═════ Entries provided

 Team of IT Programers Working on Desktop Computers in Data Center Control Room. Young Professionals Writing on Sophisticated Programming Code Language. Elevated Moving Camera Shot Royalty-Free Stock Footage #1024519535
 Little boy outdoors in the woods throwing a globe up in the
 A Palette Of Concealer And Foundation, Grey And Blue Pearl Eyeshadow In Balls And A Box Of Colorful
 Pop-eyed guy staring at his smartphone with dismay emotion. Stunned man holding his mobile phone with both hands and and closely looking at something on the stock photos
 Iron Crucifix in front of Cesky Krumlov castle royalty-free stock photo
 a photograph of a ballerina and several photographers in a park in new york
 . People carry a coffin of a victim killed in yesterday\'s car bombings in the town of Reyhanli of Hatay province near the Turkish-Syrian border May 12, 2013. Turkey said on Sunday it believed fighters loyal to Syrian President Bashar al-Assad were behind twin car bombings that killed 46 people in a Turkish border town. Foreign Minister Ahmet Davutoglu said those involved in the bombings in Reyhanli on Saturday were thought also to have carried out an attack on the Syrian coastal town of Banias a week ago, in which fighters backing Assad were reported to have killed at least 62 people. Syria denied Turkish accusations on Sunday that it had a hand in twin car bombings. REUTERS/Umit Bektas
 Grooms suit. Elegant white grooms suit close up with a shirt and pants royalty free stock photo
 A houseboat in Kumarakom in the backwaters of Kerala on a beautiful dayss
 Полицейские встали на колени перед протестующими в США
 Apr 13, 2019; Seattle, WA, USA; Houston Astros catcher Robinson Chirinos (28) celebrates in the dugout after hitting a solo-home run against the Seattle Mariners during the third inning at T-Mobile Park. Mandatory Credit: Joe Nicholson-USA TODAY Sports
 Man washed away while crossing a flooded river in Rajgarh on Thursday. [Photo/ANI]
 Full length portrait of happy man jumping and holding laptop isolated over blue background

══════════

* What you will do: Only the number is wanted: how many lines in the entries above include the word "with"?

* Task result: 2